EXTRACT TO READ:
A group of individuals at odds with a memorial to the U.S. Confederacy near Ridgefield have organized to form a campaign under the statement of “unity in diversity,” seeking to counter the symbolism they say promotes discrimination against Black residents of Clark County.

About a dozen individuals showed up near Jefferson Davis Memorial Park Aug. 21 holding signs stating “We Support Unity in Diversity” toward Interstate 5 which the park overlooks. The park — outside of Ridgefield city limits — was purchased by the Sons of the Confederate Veterans in 2007, where a highway marker initially placed in Vancouver denoting Highway 99 as “Jefferson Davis Highway” in the 1930s was relocated, alongside flagpoles and a sign featuring a portrait of Davis.

Bridgette Fahnbulleh, president of the Vancouver NAACP, spoke briefly about what the memorial to the Confederacy meant from the perspective of history.

“I often wonder what the Union soldiers think about places like the Jefferson State Park,” Fahnbulleh said. “People flying a flag under which they died and paying honor to generals who planned their death.”

She recalled reading contemporary accounts of Union soldiers who decried the institution of slavery as a “sin,” which she said was an early concept espoused by the Black Lives Matter movement some 150 years ago.

“I want the soldiers to know that they did not die in vain; that many of us are working to

build that ‘Unity in Diversity,’” Fahnbulleh said. 

Fahnbulleh recalls first seeing the park from the interstate, doing a double-take. Its existence would come up regularly, adding she was happy to see the upswell in individuals taking a stand recently against racism.

TASK BRIEF: Carry on the article about the Confederate memorial near Ridgefield, starting after its final sentence. The data that follows is from a separate source.

DATA:
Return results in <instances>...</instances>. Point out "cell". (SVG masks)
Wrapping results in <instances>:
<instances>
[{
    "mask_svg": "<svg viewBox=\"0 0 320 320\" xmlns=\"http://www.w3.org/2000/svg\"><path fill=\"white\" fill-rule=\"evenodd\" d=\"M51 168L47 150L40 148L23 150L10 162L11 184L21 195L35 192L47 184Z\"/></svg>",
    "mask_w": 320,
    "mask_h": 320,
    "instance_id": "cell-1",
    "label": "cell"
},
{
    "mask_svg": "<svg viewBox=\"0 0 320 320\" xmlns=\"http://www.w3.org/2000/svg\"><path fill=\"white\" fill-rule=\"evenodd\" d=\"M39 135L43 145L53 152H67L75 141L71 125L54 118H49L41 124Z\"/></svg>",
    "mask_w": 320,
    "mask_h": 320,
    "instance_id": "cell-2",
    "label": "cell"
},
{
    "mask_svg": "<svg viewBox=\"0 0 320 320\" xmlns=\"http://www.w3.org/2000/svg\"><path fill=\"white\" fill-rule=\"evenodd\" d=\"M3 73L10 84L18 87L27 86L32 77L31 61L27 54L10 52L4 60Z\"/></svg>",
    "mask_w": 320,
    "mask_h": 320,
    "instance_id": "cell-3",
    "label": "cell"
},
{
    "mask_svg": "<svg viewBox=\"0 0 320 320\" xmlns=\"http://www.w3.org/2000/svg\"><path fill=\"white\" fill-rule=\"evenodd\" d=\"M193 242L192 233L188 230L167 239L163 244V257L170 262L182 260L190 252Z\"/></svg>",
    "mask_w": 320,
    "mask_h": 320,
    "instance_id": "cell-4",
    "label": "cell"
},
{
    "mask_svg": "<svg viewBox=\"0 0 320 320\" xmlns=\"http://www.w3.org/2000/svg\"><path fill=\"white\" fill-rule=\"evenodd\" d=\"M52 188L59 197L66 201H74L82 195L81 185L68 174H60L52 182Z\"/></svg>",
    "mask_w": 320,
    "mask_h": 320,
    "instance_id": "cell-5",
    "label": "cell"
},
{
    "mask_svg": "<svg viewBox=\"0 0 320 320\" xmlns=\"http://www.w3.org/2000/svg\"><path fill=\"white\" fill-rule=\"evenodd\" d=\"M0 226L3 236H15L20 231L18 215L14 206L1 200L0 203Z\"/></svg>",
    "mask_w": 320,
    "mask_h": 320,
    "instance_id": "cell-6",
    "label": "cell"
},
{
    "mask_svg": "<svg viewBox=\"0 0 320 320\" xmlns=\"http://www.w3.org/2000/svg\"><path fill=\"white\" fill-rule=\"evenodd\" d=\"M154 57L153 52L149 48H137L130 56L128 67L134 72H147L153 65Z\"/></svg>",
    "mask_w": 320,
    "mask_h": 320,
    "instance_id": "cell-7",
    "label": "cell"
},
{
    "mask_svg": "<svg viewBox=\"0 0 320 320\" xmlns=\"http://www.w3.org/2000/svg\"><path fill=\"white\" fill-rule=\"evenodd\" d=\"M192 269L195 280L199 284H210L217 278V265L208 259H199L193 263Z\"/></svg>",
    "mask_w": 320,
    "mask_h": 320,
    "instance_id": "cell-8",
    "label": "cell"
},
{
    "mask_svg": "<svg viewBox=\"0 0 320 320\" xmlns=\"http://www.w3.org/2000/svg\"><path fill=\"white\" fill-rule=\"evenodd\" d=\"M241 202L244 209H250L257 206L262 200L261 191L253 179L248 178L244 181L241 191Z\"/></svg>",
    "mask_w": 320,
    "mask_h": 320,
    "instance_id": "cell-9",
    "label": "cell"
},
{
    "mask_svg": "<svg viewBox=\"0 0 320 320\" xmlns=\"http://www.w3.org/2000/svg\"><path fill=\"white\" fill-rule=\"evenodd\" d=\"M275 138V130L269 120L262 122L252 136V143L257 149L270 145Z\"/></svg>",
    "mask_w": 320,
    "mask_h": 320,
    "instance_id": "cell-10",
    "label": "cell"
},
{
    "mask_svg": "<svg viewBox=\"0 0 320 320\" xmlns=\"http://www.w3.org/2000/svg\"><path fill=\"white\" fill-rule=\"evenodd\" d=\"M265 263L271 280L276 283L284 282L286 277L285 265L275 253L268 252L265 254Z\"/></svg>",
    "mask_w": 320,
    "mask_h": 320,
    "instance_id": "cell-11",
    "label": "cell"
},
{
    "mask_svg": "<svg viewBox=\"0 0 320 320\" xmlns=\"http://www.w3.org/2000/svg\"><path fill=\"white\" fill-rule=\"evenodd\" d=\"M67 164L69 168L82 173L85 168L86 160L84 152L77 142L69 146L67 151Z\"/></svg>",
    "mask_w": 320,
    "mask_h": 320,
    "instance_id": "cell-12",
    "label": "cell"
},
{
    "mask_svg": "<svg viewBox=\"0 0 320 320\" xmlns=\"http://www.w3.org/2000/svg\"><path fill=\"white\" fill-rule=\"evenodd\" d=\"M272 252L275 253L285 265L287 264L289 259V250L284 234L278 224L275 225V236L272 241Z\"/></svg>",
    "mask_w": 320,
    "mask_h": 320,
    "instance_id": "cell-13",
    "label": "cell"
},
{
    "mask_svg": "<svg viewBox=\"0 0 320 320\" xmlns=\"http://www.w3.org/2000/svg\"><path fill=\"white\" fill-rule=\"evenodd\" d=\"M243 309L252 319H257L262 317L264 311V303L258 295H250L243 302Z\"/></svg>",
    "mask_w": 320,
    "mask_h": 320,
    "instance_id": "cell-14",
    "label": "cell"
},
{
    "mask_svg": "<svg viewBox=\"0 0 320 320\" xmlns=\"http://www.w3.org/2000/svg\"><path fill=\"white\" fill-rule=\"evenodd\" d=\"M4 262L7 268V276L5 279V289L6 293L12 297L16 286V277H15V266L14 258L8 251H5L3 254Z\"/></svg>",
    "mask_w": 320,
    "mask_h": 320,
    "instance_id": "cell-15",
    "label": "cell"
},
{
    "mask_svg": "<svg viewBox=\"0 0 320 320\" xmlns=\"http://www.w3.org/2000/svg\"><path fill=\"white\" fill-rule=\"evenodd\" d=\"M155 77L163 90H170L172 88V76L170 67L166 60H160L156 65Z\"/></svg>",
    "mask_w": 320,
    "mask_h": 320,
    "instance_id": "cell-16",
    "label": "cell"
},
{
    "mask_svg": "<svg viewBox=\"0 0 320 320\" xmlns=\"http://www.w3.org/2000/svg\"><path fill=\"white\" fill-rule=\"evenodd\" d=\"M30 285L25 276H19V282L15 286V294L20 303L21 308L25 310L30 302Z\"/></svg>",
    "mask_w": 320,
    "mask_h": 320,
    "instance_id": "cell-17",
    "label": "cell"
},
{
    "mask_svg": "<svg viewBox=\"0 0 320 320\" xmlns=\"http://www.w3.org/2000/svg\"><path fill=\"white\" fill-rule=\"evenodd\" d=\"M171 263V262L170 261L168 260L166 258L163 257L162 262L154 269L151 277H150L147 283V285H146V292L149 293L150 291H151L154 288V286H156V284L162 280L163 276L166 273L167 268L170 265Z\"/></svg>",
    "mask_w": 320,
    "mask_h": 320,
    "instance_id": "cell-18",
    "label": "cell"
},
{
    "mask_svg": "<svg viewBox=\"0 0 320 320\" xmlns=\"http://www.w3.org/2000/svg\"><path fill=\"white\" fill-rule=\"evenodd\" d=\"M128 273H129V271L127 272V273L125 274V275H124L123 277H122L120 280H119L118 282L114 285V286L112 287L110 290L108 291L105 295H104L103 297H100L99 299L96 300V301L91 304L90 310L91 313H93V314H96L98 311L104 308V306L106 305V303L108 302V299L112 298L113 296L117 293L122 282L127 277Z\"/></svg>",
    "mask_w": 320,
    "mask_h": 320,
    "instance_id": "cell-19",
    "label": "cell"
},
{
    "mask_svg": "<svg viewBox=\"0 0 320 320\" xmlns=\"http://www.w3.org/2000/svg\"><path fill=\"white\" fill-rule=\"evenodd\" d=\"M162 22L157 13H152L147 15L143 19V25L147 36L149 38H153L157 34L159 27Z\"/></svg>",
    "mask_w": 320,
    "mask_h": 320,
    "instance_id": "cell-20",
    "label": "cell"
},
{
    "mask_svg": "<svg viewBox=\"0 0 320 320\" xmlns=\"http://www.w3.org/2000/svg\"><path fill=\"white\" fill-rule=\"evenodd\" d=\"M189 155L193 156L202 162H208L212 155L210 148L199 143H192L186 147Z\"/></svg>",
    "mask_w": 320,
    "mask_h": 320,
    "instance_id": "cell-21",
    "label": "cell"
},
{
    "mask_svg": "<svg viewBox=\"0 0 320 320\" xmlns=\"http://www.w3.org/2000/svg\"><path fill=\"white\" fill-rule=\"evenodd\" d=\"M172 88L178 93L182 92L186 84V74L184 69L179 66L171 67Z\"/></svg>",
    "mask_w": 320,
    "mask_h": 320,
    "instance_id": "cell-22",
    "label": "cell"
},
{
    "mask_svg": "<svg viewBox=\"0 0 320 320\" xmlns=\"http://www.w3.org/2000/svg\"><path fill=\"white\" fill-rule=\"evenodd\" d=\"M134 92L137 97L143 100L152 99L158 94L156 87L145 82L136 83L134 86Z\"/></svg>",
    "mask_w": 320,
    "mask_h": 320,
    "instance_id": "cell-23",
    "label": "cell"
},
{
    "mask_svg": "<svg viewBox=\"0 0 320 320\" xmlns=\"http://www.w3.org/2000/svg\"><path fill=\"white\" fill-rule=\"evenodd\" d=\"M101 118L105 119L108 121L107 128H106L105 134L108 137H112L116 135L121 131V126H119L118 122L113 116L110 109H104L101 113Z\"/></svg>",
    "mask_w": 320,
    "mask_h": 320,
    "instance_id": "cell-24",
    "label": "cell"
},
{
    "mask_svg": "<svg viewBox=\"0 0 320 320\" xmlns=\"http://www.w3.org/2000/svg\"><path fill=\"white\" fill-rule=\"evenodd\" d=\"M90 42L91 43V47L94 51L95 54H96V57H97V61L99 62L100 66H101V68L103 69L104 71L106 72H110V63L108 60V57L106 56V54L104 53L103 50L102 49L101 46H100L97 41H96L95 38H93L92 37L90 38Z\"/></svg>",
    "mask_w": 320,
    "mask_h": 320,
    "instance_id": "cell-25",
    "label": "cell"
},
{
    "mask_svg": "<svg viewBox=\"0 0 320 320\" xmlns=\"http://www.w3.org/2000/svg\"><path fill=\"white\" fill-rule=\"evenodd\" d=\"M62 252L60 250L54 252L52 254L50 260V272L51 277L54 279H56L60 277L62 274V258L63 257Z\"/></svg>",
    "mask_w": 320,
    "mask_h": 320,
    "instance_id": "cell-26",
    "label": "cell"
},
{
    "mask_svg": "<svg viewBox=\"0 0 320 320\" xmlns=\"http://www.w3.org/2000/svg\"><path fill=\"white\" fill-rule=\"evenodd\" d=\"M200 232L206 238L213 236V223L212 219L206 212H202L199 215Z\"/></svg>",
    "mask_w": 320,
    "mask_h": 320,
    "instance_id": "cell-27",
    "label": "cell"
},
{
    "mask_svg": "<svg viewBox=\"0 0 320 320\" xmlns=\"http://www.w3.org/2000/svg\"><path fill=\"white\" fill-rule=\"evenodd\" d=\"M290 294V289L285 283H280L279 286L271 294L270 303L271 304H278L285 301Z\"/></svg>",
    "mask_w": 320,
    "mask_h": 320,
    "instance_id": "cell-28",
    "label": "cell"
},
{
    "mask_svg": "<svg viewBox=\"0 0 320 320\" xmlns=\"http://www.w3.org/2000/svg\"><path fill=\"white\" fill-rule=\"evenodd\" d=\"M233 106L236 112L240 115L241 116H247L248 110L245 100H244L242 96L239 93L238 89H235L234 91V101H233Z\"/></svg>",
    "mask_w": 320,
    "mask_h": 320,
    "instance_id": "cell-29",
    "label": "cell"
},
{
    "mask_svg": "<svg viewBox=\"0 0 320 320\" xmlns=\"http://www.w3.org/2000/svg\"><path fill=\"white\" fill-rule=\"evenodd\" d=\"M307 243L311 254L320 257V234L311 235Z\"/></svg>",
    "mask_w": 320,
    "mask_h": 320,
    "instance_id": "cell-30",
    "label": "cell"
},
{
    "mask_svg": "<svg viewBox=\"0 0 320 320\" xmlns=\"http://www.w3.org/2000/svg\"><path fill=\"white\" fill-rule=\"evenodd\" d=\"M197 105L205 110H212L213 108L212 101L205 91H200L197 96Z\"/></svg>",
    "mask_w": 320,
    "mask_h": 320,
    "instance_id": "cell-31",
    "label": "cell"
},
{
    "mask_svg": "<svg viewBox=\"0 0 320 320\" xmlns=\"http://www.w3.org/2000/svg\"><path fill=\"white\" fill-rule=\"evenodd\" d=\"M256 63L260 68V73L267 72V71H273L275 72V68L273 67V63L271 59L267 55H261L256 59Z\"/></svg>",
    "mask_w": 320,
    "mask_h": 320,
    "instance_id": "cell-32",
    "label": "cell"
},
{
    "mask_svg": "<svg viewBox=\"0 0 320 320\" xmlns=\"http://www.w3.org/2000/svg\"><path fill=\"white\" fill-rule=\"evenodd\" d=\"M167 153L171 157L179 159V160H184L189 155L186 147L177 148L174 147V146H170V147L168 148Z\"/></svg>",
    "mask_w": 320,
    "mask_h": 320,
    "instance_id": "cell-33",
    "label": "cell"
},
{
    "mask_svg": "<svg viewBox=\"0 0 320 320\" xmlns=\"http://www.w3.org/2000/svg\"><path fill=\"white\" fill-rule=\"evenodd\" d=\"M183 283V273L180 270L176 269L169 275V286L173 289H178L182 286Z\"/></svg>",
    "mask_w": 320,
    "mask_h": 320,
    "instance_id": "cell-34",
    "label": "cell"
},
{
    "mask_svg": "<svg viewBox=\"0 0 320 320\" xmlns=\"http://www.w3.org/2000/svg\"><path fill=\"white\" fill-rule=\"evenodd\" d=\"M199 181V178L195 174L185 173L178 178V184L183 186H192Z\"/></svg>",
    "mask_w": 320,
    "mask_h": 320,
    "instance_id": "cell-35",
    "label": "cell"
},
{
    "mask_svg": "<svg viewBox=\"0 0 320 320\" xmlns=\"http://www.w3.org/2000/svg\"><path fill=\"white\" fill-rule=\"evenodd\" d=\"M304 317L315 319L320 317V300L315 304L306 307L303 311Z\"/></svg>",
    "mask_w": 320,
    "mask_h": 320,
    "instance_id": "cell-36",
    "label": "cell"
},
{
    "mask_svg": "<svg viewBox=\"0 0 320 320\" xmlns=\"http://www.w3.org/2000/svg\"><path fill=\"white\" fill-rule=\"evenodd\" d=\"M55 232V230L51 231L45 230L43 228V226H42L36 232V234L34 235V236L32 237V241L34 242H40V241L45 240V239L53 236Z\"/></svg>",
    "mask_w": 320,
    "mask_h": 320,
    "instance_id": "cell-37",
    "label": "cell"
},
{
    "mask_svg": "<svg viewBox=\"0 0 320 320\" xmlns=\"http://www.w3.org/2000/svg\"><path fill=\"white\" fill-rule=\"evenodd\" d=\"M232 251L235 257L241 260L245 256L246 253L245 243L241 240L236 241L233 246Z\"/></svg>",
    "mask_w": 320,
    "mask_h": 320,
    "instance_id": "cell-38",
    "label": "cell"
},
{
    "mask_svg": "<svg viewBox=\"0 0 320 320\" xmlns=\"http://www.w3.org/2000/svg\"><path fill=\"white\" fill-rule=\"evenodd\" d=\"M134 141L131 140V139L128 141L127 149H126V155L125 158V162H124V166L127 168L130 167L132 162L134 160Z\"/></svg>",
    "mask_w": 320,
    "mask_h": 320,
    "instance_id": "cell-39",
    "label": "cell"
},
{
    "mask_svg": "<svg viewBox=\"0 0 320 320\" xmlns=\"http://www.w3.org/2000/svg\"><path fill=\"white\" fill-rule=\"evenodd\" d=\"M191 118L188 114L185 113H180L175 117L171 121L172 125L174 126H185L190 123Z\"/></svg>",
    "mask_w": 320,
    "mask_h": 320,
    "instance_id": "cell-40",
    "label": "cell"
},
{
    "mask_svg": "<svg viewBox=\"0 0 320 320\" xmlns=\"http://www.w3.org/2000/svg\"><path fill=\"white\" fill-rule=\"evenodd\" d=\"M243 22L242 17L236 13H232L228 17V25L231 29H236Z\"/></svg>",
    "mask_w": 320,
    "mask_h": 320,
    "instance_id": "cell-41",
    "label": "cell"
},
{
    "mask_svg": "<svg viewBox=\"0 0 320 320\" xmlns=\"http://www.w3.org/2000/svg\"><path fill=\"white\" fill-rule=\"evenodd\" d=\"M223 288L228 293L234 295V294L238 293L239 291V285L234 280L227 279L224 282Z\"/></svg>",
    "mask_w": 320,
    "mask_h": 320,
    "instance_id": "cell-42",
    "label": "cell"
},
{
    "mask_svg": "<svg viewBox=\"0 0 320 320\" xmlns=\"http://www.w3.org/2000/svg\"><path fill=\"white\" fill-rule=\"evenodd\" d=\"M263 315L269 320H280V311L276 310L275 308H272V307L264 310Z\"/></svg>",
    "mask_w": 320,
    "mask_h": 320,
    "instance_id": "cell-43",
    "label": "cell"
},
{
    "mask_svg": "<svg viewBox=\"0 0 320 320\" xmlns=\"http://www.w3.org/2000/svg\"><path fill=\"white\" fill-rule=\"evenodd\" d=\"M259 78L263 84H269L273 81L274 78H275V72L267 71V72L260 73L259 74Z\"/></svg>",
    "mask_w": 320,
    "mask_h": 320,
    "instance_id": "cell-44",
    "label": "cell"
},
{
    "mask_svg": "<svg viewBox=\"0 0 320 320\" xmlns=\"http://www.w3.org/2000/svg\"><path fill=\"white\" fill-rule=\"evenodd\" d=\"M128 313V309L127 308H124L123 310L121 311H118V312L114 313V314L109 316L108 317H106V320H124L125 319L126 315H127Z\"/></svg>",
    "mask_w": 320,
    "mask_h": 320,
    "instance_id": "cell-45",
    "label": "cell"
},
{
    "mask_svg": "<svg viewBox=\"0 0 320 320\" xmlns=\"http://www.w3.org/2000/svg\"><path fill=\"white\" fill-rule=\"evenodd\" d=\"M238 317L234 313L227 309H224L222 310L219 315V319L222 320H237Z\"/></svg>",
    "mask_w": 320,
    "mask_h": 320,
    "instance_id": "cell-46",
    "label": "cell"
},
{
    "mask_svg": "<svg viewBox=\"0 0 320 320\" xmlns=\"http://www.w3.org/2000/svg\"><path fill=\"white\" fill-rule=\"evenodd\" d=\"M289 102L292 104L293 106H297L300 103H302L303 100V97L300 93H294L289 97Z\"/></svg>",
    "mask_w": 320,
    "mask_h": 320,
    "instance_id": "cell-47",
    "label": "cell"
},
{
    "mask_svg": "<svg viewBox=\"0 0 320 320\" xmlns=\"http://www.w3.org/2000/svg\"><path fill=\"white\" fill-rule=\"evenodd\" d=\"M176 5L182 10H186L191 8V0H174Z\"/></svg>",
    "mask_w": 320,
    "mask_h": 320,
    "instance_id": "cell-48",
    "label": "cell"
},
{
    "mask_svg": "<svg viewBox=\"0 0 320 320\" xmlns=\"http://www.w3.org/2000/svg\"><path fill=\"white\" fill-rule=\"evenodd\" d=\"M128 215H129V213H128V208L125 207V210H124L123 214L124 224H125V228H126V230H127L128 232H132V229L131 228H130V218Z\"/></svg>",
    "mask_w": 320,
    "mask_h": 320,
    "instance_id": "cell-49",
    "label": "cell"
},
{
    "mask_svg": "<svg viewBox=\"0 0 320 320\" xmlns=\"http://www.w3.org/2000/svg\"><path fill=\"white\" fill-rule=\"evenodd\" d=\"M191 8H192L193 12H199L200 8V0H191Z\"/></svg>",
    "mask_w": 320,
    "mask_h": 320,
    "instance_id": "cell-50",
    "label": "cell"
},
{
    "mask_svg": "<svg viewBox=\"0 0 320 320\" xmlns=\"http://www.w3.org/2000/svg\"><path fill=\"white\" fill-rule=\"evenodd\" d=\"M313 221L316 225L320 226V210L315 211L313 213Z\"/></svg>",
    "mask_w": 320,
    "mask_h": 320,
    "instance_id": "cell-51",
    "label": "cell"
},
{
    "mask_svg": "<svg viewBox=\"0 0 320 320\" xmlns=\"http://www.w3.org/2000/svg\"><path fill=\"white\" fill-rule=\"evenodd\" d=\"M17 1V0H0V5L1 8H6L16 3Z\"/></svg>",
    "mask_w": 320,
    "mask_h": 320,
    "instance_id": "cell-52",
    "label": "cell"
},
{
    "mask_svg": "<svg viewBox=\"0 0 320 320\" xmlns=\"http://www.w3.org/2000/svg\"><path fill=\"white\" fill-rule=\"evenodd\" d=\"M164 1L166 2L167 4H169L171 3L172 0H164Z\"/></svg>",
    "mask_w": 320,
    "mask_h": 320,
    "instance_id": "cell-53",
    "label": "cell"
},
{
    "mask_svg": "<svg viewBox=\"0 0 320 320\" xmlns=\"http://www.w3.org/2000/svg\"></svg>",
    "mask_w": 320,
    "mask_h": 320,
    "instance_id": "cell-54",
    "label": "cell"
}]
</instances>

ANSWER BELOW:
“I’ve had people say that they moved here and were scared to death when they saw this,” Fahnbulleh remarked. “This does not represent the people of Clark County.”

Those gathered included Ridgefield and Clark County residents, with activist Elizabeth Madrigal directing the efforts of the loose coalition of individuals. Alongside the signs made featuring the “We Support Unity in Diversity” slogan, she said that ultimately the movement would like to see counter signage near the park expressing a different opinion than what she and others believe the park conveys.

“They have a right to display whatever they want as private owners, but we as a community have a right to be a bigger voice,” Madrigal said. “It’s perfectly legal, but because something is legal doesn’t make it right.”

Madrigal was one of the individuals who pushed for the highway marker to be delisted from the county’s historic registry, which it was in 2017.

“It doesn’t represent what I think is the Ridgefield community. It represents a very tiny fraction of people,” Madrigal said. 

Also present was Fr. Joe Scheeler, vicar at All Saints Episcopal Church in Vancouver and drumkeeper and spiritual leader for Traveling Day Society. He said the call for unity was a chief tenet of the society.

“The elders tell us that we’re all related, and the honor of one is the honor of all, and the burden of one is the burden of all” Scheeler said. Acknowledging the symbols he carried — an eagle feather and sweetgrass, which he said were symbols of peace and unity — he said Jefferson Davis Memorial Park symbolized a time of slavery and harm to the Black community.

“We sinned against them,” Scheeler said. “It’s time for more respect.”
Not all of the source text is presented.